Stimuli, design, and procedure

Setup for this experiment was nearly identical to that described for Experiment 1. The one major difference was in the test face displayed during the adjustment portion of the trial. Instead of adjusting an intact face to match the perceived mean of the preceding set, observers adjusted a test face containing the complementary missing information (to maintain consistency, this was also true for the standard sets where all information was visible). In our stimuli, forehead, nose, and chin information was absent in the behind and front conditions, and thus that was what was visible to observers during the adjustment phase (Figure 4).

Results and Discussion

Results were analyzed as described in Experiment 1. Observers whose performance was two standard deviations worse than the average performance for any condition were excluded from analysis, resulting in the exclusion of three observers, for a total of 12 participants.
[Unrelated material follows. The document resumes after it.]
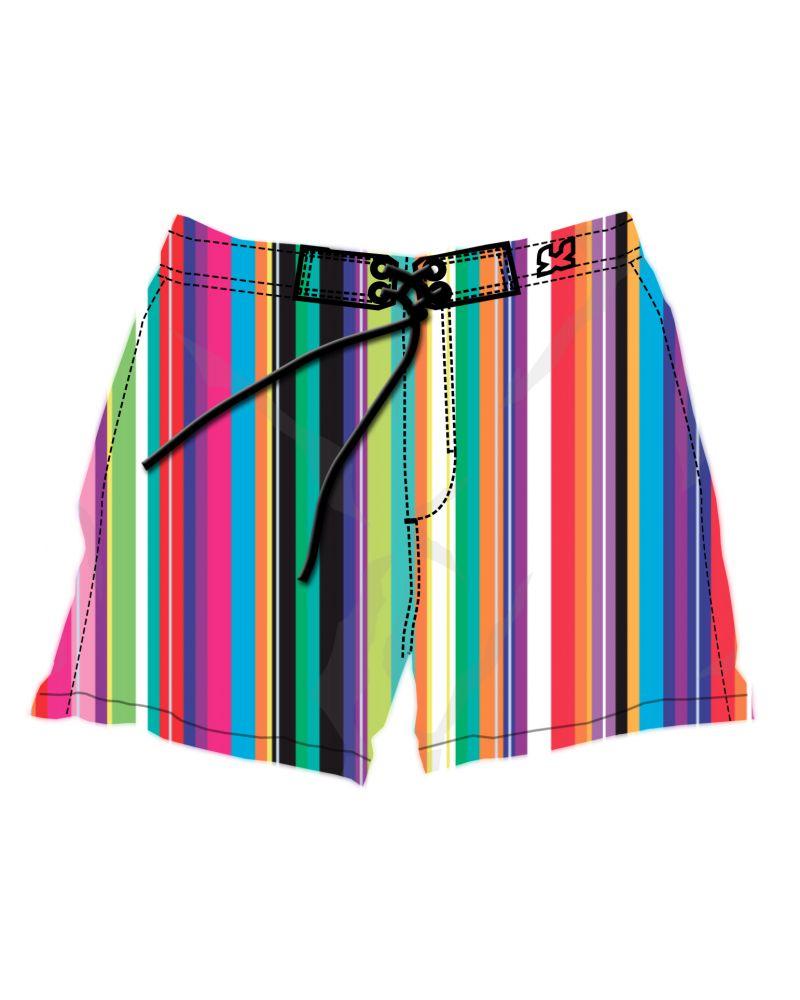 LSD - Beach Short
Results of this experiment are displayed in Figure 5. There was a significant effect of viewing condition, as revealed by a one-way repeated-measures ANOVA, F(2, 22) = 3.91, p = .04, η = .26. Performance appears to have suffered to the same extent in both the behind and front conditions relative to the standard conditions (although a post hoc Tukey HSD test revealed no differences among conditions: M_behind = 64.8; M_front = 65.1; M_standard = 58.5). These results suggest that when information is obscured from view, individuals are not explicitly averaging the missing information, or are doing so poorly. Amodal completion may not actually allow the visual system to recreate the missing information, but rather support a best-guess heuristic, akin to visual completion. Performance in the standard condition may be marginally better than the front and behind conditions because observers do not have to visually complete any information. Also note that performance in the standard condition suffered in this task relative to Experiment 1, as revealed by a between-subjects t test, t(48) = − 2.25, p = .03, because the relative amount of information available in the test stimulus itself is reduced.

Figure 5.

Average absolute error for the three ensemble identity conditions when observers adjusted complementary missing face information for Experiment 2. There was a significant effect of condition at the p < .05 level. Error bars indicate standard error of the mean.

Experiment 3

This experiment generalizes the findings established in Experiment 1 by exploring high-level, amodal ensemble representations for sets of faces varying in expression. Although substantial evidence points to robust ensemble perceptual abilities for both identity and emotion (Fockert & Wolfenstein, 2009; Haberman & Whitney, 2007, 2010), one cannot assume equivalence given their well-established behavioral and neural independence (Bruce & Young, 1986; Haxby & Gobbini, 2011).

Method

Participants

Twenty Rhodes College undergraduates, aged 18 to 21 years, participated in this study for either course credit or monetary compensation. The compensation rate was $10 per hour. All participants gave informed consent and had normal or corrected-to-normal vision.

Stimuli and design

Observers were presented with sets of faces that differed in emotional expression (Figure 6). In this experiment, the face morphs constituted a circle of 360 expressions (as with the identity stimuli), spanning from angry to happy to sad and back to angry. Faces came from the publicly available Karolinska Directed Emotional Faces database (KDEF; Lundqvist, Flykt, & Öhman, 1998). Distance between two given faces was nominally measured in emotional units. As in Experiment 1, there were three conditions: behind, front, and standard. Faces in the behind and front conditions were 292 × 292 pixels in size, subtending 8.5° × 8.5° degrees of visual angle. Faces in the standard condition were 122 × 158 pixels in size, subtending 3.5° × 4.6° of visual angle. The subsequent test face was 121 × 158, subtending 4.4° × 5.7° of visual angle.

Figure 6.

Conditions and procedure for Experiment 3. Observers viewed randomly interleaved conditions and adjusted a test face to match the mean expression of the preceding set.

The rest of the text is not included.